Though madame culture minister never abandoned her doctrinal Stalinist schooling, she began to argue for granting more creative autonomy, and usually defended artists to the Central Committee even if each intervention was potentially career-ending. She helped many cultural figures of the day, including the poet Yevgeny Yevtushenko and the Sovremennik Theater (she had a crush on its artistic director), to name a few.

Occasionally, she was more censorious than her superiors. She considered the singer songwriter Vladimir Vysotsky anti-Soviet (point granted), so when the state media released a record of his more proper songs, she called a Central Committee member responsible for the print to bawl him out. It is not that she had a blacklist and ruined some artists, but that Furtseva’s role was that of a censor. There was no white list. For instance, in her memoir, the Bolshoi prima Maya Plisetskaya recalled how under the threat of cancellation, Furtseva ordered that the erotic parts be cut from the one-act ballet Carmen Suite.

In the end, the “creative intelligentsia” never accepted Yekaterina as one of their own. People in middle management positions are generally disliked. As any boorish apparatchik, she’d fly into fury at perceived ideological impurities, screaming at artists as if they were schoolchildren. Plus, she collected bribes like a proper bureaucrat.

Furtseva had a passion for designer clothes, and held her own at the top level receptions in foreign capitals. Perhaps because she was a proud, patriotic sort, the minister wanted her compatriots to look elegant, so after coming home from international functions she’d call up Moscow tailors, who themselves weren’t allowed to travel abroad, to talk of the newest styles for Soviet women. Once at a Central Committee discussion of consumer products she declared that every Soviet woman has the right to a nice bra, prompting production of improved styles and three additional sizes, giving some relief to the eternal longing of long-suffering Russian women to feel like women. If some gentle souls find New York’s Mad Men undesirable, try fashion by Politburo.

Part of the minister of culture’s job was curating exchanges with foreign countries, and here, too, the outgoing, personable Furtseva distinguished herself. She brought in exhibits like French Impressionism and Marc Chagall, and musical acts like Duke Ellington. Those were life-altering events for many behind the Iron Curtain. Not all exchanges were official. Work as a minister landed Furtseva in the arms of La Scala opera house director Antonio Ghiringhelli, who, according to Svetlana, was the love of her mother’s life.

Nearing the end, the most powerful female Communist in history confided to a friend that she felt lonely and unneeded, and that work is all that was left for her.
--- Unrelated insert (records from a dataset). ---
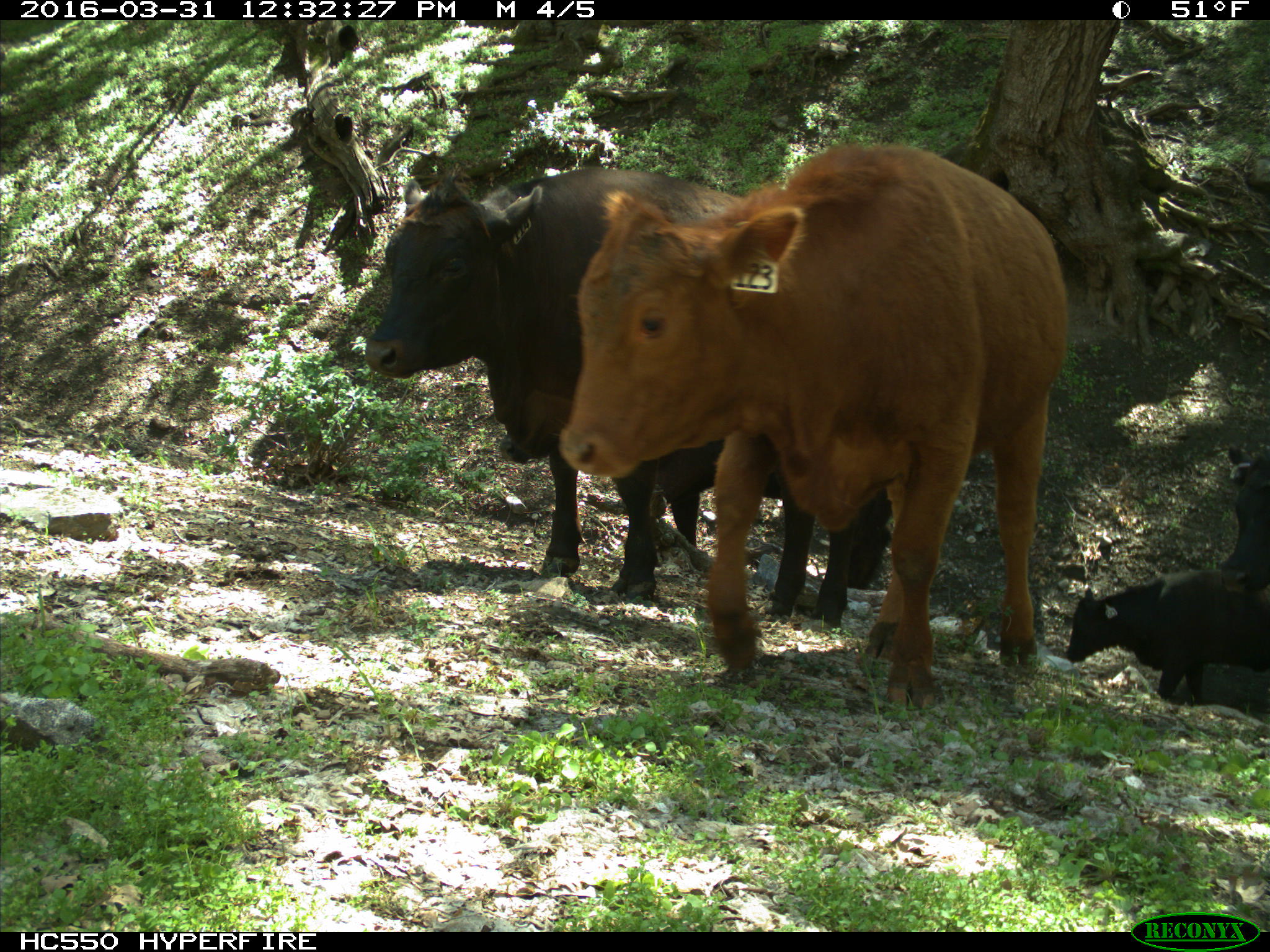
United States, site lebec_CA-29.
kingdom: Animalia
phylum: Chordata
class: Mammalia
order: Artiodactyla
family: Bovidae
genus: Bos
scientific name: Bos taurus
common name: domestic cow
Bos taurus (domestic cow).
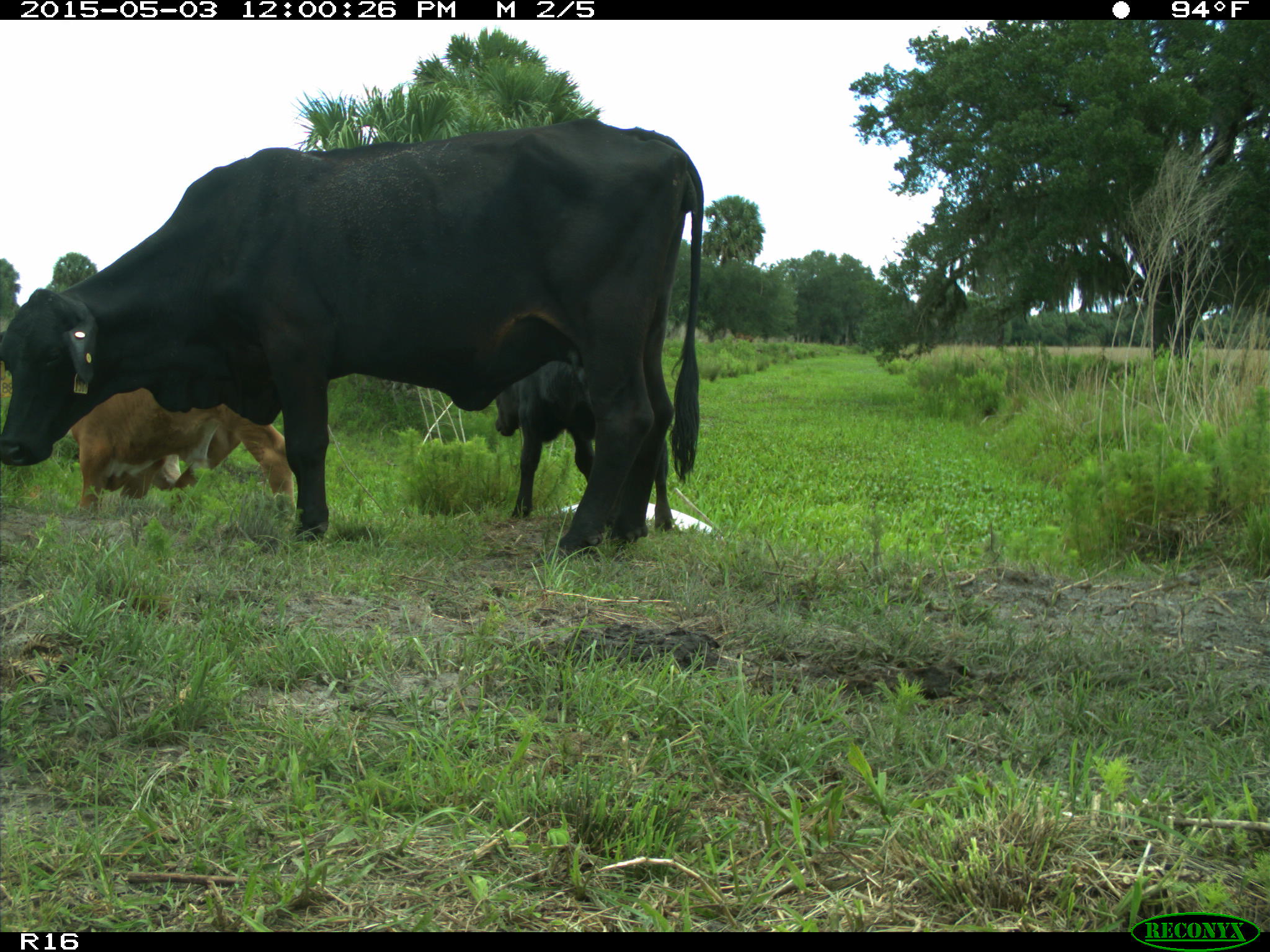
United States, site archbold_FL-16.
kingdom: Animalia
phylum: Chordata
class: Mammalia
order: Artiodactyla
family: Bovidae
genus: Bos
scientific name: Bos taurus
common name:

Firyubin had left, Matryona passed away, and Svetlana was busy with her own family. Furtseva said that she would die a minister. Her lifelong quest to balance power and femininity ended in 1974, on the day she learned that Brezhnev, the snake, would be dismissing her from the ministry of culture, perhaps for the lavish lifestyle and for shady dealings or perhaps because she had become inconvenient.

The official cause of death was heart failure, though it’s widely believed to be a suicide. At the funeral, the Bolshoi’s Plisetskaya said, “We had many culture ministers, but we will never have another one like that again.” The Brezhnev era was in full swing, and everybody knew she was right.